E8P-RVQ on vLLM with CUDA graphs (single fused op, 2/3/4 bpw) by cnygaard · Pull Request #12 · cnygaard/glq

cnygaard · 2026-06-21T22:59:21Z

Makes the --codebook e8p (QuIP#-derived) path serve on vLLM with FULL CUDA
graphs, and collapses the per-linear E8P apply into one fused op so cudagraph
actually pays off.

What

vLLM wiring — E8P checkpoints serve under the GLQ vLLM plugin: codebook
threaded through config; the 4 e8p ops registered as torch.ops.glq.*;
create_weights (single + fused QKV/gate_up shards), codebook cache,
process_weights device move, and apply dispatch all share the one
validated _e8p_linear_apply forward.
Fused single-call op glq_fused_linear_e8p_cuda — the whole linear
(input RHT → E8P tensor-core decode, all RVQ stages → ×Wscale → output RHT)
as one opaque op, a thin host-side orchestrator reusing the existing kernels
(no new device code). vLLM's fullgraph trace then sees one node, like the
shell's fused_linear.
Covers every E8P-RVQ bit-width: 2 [E8P], 3 [E8P, E81B],
4 [E8P, E8P].
Docs + attribution: README E8P section, and an SPDX/GPL header on
glq_e8p.cu crediting QuIP# (Cornell-RelaxML) per GPL §5.

Why it matters

The multi-op apply regressed under cudagraph (inductor pads the chain with
copies). The single fused op fixes it — B=1 decode, SmolLM3-3B 4bpw, RTX PRO
6000 Blackwell, vLLM 0.23:

mode	multi-op	fused
cudagraph	12.4 tok/s	85.5 (6.9×)
eager	25.4	33.7

Root-cause fix worth flagging

vLLM manages/restores registered-param .data after process_weights, so the
loader's empty_like() resize stranded the stage-2 buffer on CPU and every
move-back was reverted (kernel aborted at capture). Fix: register the stage-2
buffer full-size so the loader does an in-place copy_ — matching the
shell's Qidxs2 and the always-cuda Qidxs_e8p.

Validation

Bit-exact fused vs multi-op across 2/3/4 bpw (prefill max_abs 0.0,
identical greedy decode) — 4bpw SmolLM3-3B and a freshly-quantized 3bpw
SmolLM2-135M.
E8P serves on vLLM 0.23 with FULL cudagraphs, coherent, at 3bpw and 4bpw.
Behind a _GLQ_FUSED_E8P_ENABLED kill-switch (also the A/B-test lever).

Attribution

The --codebook e8p path is derivative work that ports QuIP#'s E8P codebook
and tensor-core decode/residual kernels. Credit + citation are in the README
and the glq_e8p.cu header.

#### Exercise data:
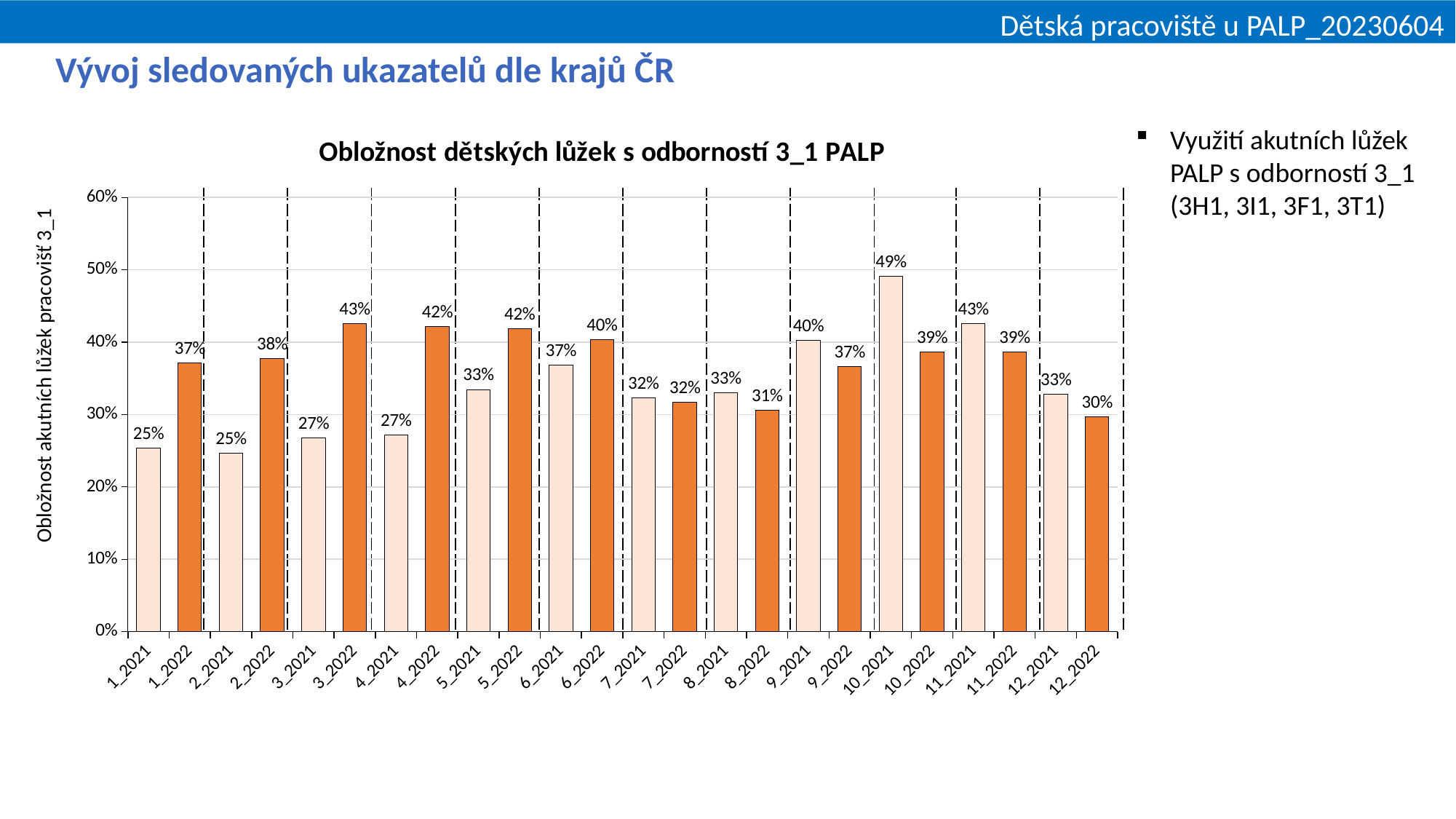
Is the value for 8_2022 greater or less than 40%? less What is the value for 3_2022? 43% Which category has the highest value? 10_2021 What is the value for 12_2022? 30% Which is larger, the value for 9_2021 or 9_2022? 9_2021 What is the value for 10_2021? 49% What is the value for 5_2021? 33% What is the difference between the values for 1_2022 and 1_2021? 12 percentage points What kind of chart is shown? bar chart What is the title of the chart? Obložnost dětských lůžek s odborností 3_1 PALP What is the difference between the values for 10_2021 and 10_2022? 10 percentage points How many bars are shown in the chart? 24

#### Exercise tasks:
1. In the E8P-RVQ pull request, what decode speed does the fused op reach in cudagraph mode?
2. Sum up the E8P-RVQ pull request in two sentences.
3. Pick up the E8P-RVQ pull request description after its last sentence and continue it.

#### Response list:
1. 85.5 tok/s, which is 6.9× the multi-op apply's 12.4 tok/s.

2. The pull request makes the QuIP#-derived E8P codebook path serve on vLLM with full CUDA graphs. It also collapses each linear's E8P apply into one fused op covering 2, 3 and 4 bpw, which fixes the multi-op path's cudagraph regression (12.4 to 85.5 tok/s for B=1 decode of SmolLM3-3B at 4bpw) and matches the multi-op output bit-exactly.

3.
Wire the E8P (padded-D̂8 tensor-core) codebook into glq_vllm so `--codebook e8p` checkpoints serve under vLLM's FULL cudagraph path, sharing the one validated forward with HF inference. - config: GLQvLLMConfig carries `codebook` ("e8_shell"|"e8p"), threaded into GLQLinearMethod via get_quant_method. - custom_ops: register decode_matvec_e8p / decompress_packed_e8p / lookupmatmul_e81b_k8 / decompress_e81b_packed as torch.ops.glq.* with fake impls, so the e8p apply traces fullgraph and cudagraph-captures. - quantized_linear: extract E8RHTLinear._e8p_linear_apply as the shared, torch.ops-dispatched core (HF _forward_e8p + the vLLM apply both call it). Anchor the B>1 decompressed weights to the activation device so the fullgraph fake-tensor trace keeps a consistent device on the residual add. - linear_method: e8p create_weights (single + fused GLQShardedParameter shards), _ensure_codebook(e8p) device singletons, process_weights device move + per-(shard) scalar/flag cache, and an apply dispatch to _glq_apply_e8p (one call per shard, concatenated). - codebook_e8p: build the synthesised grid and the round() matmul in fp32 so codebook construction is independent of vLLM's fp16 default dtype. Key fix: register the stage-2 residual buffer (Qidxs2_e8p at bpw>=4, Qidxs2_e81b at bpw==3) at its FINAL shape in create_weights. vLLM manages and restores registered-parameter .data after process_weights, so the empty(0) sentinel + loader empty_like() resize stranded stage-2 on CPU and every move-back was reverted, aborting the decompress kernel at capture. Full-size registration takes the loader's in-place copy_ branch (the create_weights CUDA storage vLLM keeps), matching Qidxs_e8p and the shell's Qidxs2. Validated: 4bpw SmolLM3-3B serves on vLLM 0.23, coherent output, 51 decode CUDA graphs captured.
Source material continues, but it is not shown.